> EXERCISE OBJECTIVE: Nothing in the listing may change. Repeat all of it.

> SUPPLIED RECORDS:
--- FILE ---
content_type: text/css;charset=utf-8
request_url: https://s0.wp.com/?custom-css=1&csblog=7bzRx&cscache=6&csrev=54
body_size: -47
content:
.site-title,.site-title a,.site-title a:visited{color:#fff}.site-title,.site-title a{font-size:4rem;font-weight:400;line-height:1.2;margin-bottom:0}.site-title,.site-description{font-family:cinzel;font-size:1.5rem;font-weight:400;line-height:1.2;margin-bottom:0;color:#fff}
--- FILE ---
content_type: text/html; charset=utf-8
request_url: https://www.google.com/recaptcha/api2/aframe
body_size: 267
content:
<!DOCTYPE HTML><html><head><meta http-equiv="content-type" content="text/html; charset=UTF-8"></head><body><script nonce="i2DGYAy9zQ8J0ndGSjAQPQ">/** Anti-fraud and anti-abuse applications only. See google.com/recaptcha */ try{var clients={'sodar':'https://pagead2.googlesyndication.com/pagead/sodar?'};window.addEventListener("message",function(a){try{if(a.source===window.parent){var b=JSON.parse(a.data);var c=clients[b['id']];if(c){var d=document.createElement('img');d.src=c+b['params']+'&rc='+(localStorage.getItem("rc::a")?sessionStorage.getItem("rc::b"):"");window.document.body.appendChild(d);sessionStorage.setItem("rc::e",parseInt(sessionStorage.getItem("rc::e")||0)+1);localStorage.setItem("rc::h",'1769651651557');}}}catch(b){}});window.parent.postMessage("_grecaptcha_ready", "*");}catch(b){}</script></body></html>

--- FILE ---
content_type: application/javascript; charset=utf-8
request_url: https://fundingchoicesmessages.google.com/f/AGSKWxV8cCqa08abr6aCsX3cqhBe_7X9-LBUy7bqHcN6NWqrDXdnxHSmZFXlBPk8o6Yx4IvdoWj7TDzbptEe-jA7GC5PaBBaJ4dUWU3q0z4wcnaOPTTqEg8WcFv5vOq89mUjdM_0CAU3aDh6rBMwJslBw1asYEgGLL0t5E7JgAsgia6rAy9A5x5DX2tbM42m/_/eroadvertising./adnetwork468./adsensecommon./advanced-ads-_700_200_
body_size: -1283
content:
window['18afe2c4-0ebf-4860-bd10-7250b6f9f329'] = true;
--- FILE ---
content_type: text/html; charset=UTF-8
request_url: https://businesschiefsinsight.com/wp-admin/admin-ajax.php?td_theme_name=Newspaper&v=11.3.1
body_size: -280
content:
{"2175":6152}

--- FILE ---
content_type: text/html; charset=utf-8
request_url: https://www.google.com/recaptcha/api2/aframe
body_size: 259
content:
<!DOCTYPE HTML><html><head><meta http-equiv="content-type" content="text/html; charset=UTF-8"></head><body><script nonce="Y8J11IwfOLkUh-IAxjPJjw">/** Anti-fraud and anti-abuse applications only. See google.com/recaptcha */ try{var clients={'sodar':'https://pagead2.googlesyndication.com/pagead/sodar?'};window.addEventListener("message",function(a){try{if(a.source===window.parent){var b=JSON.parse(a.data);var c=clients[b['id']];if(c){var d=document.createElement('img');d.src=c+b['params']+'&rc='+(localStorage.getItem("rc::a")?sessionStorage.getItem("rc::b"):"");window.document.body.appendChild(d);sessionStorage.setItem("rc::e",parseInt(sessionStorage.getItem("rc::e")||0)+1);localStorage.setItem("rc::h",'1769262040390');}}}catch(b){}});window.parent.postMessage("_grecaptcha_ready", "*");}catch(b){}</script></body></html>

> SOLUTION TO THIS EXERCISE:
--- FILE ---
content_type: text/css;charset=utf-8
request_url: https://s0.wp.com/?custom-css=1&csblog=7bzRx&cscache=6&csrev=54
body_size: -47
content:
.site-title,.site-title a,.site-title a:visited{color:#fff}.site-title,.site-title a{font-size:4rem;font-weight:400;line-height:1.2;margin-bottom:0}.site-title,.site-description{font-family:cinzel;font-size:1.5rem;font-weight:400;line-height:1.2;margin-bottom:0;color:#fff}
--- FILE ---
content_type: text/html; charset=utf-8
request_url: https://www.google.com/recaptcha/api2/aframe
body_size: 267
content:
<!DOCTYPE HTML><html><head><meta http-equiv="content-type" content="text/html; charset=UTF-8"></head><body><script nonce="i2DGYAy9zQ8J0ndGSjAQPQ">/** Anti-fraud and anti-abuse applications only. See google.com/recaptcha */ try{var clients={'sodar':'https://pagead2.googlesyndication.com/pagead/sodar?'};window.addEventListener("message",function(a){try{if(a.source===window.parent){var b=JSON.parse(a.data);var c=clients[b['id']];if(c){var d=document.createElement('img');d.src=c+b['params']+'&rc='+(localStorage.getItem("rc::a")?sessionStorage.getItem("rc::b"):"");window.document.body.appendChild(d);sessionStorage.setItem("rc::e",parseInt(sessionStorage.getItem("rc::e")||0)+1);localStorage.setItem("rc::h",'1769651651557');}}}catch(b){}});window.parent.postMessage("_grecaptcha_ready", "*");}catch(b){}</script></body></html>

--- FILE ---
content_type: application/javascript; charset=utf-8
request_url: https://fundingchoicesmessages.google.com/f/AGSKWxV8cCqa08abr6aCsX3cqhBe_7X9-LBUy7bqHcN6NWqrDXdnxHSmZFXlBPk8o6Yx4IvdoWj7TDzbptEe-jA7GC5PaBBaJ4dUWU3q0z4wcnaOPTTqEg8WcFv5vOq89mUjdM_0CAU3aDh6rBMwJslBw1asYEgGLL0t5E7JgAsgia6rAy9A5x5DX2tbM42m/_/eroadvertising./adnetwork468./adsensecommon./advanced-ads-_700_200_
body_size: -1283
content:
window['18afe2c4-0ebf-4860-bd10-7250b6f9f329'] = true;
--- FILE ---
content_type: text/html; charset=UTF-8
request_url: https://businesschiefsinsight.com/wp-admin/admin-ajax.php?td_theme_name=Newspaper&v=11.3.1
body_size: -280
content:
{"2175":6152}

--- FILE ---
content_type: text/html; charset=utf-8
request_url: https://www.google.com/recaptcha/api2/aframe
body_size: 259
content:
<!DOCTYPE HTML><html><head><meta http-equiv="content-type" content="text/html; charset=UTF-8"></head><body><script nonce="Y8J11IwfOLkUh-IAxjPJjw">/** Anti-fraud and anti-abuse applications only. See google.com/recaptcha */ try{var clients={'sodar':'https://pagead2.googlesyndication.com/pagead/sodar?'};window.addEventListener("message",function(a){try{if(a.source===window.parent){var b=JSON.parse(a.data);var c=clients[b['id']];if(c){var d=document.createElement('img');d.src=c+b['params']+'&rc='+(localStorage.getItem("rc::a")?sessionStorage.getItem("rc::b"):"");window.document.body.appendChild(d);sessionStorage.setItem("rc::e",parseInt(sessionStorage.getItem("rc::e")||0)+1);localStorage.setItem("rc::h",'1769262040390');}}}catch(b){}});window.parent.postMessage("_grecaptcha_ready", "*");}catch(b){}</script></body></html>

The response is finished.